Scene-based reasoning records
--*--
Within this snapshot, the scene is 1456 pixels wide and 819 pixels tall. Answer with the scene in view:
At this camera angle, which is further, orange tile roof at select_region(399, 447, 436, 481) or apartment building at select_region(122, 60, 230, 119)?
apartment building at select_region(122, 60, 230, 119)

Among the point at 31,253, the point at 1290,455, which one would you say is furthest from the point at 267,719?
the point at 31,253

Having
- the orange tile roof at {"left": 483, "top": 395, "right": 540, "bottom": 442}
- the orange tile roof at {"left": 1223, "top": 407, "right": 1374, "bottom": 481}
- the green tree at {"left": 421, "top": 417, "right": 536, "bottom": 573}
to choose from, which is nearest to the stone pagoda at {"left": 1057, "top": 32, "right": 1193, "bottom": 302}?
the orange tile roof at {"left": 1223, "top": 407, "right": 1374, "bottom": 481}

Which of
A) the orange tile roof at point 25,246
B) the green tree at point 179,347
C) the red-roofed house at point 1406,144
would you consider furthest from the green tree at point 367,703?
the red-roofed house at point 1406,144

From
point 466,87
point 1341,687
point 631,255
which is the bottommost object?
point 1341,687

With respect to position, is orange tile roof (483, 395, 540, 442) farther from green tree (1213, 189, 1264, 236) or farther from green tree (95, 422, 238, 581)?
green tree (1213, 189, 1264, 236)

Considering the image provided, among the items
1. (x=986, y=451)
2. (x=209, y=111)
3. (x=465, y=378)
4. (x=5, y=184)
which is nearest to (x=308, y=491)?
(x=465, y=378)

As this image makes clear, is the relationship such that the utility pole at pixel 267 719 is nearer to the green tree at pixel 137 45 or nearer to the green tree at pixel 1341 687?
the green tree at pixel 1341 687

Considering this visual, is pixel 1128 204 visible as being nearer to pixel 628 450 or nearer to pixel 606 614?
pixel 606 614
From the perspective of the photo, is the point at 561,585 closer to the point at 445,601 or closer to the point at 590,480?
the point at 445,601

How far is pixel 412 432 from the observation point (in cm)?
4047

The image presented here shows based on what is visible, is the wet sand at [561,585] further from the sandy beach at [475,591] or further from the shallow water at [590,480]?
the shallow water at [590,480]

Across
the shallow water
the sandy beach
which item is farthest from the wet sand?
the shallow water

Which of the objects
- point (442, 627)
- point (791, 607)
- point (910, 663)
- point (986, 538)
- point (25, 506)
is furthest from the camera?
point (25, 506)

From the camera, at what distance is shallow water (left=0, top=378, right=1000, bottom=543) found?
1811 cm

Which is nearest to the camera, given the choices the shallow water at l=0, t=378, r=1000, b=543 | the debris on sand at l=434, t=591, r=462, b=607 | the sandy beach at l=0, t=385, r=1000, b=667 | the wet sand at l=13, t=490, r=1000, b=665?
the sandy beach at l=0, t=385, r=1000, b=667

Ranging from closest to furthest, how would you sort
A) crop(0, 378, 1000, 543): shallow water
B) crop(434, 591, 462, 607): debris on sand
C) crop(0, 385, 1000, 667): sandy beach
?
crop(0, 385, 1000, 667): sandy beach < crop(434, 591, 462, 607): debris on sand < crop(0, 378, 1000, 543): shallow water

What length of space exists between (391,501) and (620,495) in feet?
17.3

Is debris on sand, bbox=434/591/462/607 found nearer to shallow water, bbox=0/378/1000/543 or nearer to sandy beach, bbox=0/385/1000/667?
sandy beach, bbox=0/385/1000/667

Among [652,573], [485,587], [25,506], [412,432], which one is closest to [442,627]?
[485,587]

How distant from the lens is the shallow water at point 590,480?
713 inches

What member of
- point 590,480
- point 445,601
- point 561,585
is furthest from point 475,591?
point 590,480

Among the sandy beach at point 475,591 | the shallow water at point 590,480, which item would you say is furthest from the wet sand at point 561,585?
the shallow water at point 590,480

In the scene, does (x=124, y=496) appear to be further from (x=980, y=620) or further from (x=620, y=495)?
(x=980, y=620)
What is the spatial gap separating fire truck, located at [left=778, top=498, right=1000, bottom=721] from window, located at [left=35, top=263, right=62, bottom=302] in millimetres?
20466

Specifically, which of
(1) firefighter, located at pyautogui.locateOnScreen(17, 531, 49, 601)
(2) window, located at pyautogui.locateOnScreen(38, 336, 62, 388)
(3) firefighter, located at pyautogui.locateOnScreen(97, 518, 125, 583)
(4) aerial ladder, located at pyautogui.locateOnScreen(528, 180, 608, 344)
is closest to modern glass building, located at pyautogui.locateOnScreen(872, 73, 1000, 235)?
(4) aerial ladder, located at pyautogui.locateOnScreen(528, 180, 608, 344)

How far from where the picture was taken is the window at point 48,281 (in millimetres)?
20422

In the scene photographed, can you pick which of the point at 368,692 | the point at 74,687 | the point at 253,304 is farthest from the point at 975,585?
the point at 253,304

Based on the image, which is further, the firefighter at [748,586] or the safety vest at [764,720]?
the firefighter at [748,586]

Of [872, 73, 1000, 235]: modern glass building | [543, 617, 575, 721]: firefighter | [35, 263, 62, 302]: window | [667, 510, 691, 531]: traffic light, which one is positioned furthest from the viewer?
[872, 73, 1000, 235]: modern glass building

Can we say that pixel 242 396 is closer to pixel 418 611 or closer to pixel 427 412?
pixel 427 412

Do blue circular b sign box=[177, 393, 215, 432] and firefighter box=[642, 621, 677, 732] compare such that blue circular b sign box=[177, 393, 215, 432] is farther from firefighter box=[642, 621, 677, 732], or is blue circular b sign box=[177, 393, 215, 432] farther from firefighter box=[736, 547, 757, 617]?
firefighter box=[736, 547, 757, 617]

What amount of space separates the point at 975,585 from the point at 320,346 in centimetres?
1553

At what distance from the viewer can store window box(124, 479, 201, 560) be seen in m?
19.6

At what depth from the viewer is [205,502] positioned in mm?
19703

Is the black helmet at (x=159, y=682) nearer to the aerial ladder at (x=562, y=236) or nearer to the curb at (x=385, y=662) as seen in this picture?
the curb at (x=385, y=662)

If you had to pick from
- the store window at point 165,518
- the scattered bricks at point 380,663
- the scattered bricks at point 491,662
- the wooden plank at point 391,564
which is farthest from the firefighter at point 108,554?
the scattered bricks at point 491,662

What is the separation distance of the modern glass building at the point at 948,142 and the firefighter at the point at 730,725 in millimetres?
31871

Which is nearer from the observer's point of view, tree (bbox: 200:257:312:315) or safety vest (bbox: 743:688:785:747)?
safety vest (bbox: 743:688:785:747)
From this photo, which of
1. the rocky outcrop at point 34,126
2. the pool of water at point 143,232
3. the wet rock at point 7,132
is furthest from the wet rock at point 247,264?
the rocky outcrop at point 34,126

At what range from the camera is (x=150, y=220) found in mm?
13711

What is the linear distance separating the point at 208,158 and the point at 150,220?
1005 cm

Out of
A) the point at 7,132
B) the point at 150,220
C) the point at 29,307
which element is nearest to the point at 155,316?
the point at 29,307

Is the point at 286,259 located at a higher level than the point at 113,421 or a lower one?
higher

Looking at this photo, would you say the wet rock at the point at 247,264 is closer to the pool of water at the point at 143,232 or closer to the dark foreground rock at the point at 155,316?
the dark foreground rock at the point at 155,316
--*--
» YOUR GOAL: Quote exactly and only the lines from the one holding "At what range" through the end of the data.

» RESULT OF THE EXERCISE:
At what range from the camera is (x=150, y=220) found in mm?
13711

What is the linear distance separating the point at 208,158 and the point at 150,220?
1005 cm

Out of
A) the point at 7,132
B) the point at 150,220
C) the point at 29,307
which element is nearest to the point at 155,316?
the point at 29,307

Is the point at 286,259 located at a higher level than the point at 113,421 or a lower one?
higher

Looking at this photo, would you say the wet rock at the point at 247,264 is closer to the pool of water at the point at 143,232 or closer to the dark foreground rock at the point at 155,316?
the dark foreground rock at the point at 155,316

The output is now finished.